What happens to your feedback
Our system for your feedback – Grassroots
We have a system for pulling together all the feedback people give about local services, we call this system Grassroots.
We get people’s feedback from a wide range of places. The feedback that we get is always
anonymous and can be:
- about any local NHS-funded service, whether it is a GP, hospital, service in the
community, maternity service, mental health service, ambulance or patient transport,
pharmacy or voluntary or community organisation providing health, care or support
services - positive, negative, mixed or indifferent
- about any aspect of someone’s experience, that could be communication, waiting
times, staff attitudes, parking or something else - given by an individual or shared by someone else
- fed in through a number of routes, including Healthwatch, Care Opinion, the NHS
website, the Engaging People team, our social media channels, our patient support
line, or the voluntary sector.
Your feedback gives us an overview of whether local NHS services meet the needs of local
people. We look at the information that we gather through Grassroots to identify trends, gaps
or issues with local services. We can then use this information to plan and make decisions
about the NHS services our population use.
Grassroots aims to:
- put people’s experiences at the centre of the work we do
- promote and embed the experiences of patients and carers into NHS culture
- identify areas for further development.

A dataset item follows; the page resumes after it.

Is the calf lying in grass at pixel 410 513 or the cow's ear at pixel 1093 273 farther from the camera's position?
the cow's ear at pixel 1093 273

Giving your feedback into Grassroots
How Grassroots makes a difference
Below are some examples of how the feedback that goes into Grassroots has made to local
services:
- We were given feedback which showed that D/deaf people have difficulties when
visiting their GP practice. As a result of this feedback, we worked with Bradford
Talking Media on a toolkit for GP practices. This toolkit includes videos that help GP
practice staff understand how D/deaf people can be better supported. - We heard from carers that people were waiting too long for equipment at home once
they had been discharged from hospices. This was because the equipment could
only be ordered by an occupational therapist. We worked with local care providers to change this process. Now equipment can be ordered directly by the hospice before a person goes home. - We were told about variation in people’s experience of mental health crisis services.
This variation was taken to the Bradford district and Craven Mental Health
Partnership Board for discussion. We have now started a project, the local voluntary
and community organisations, to better understand people’s experiences. This work
will help identify specific changes to be made to mental health crisis services.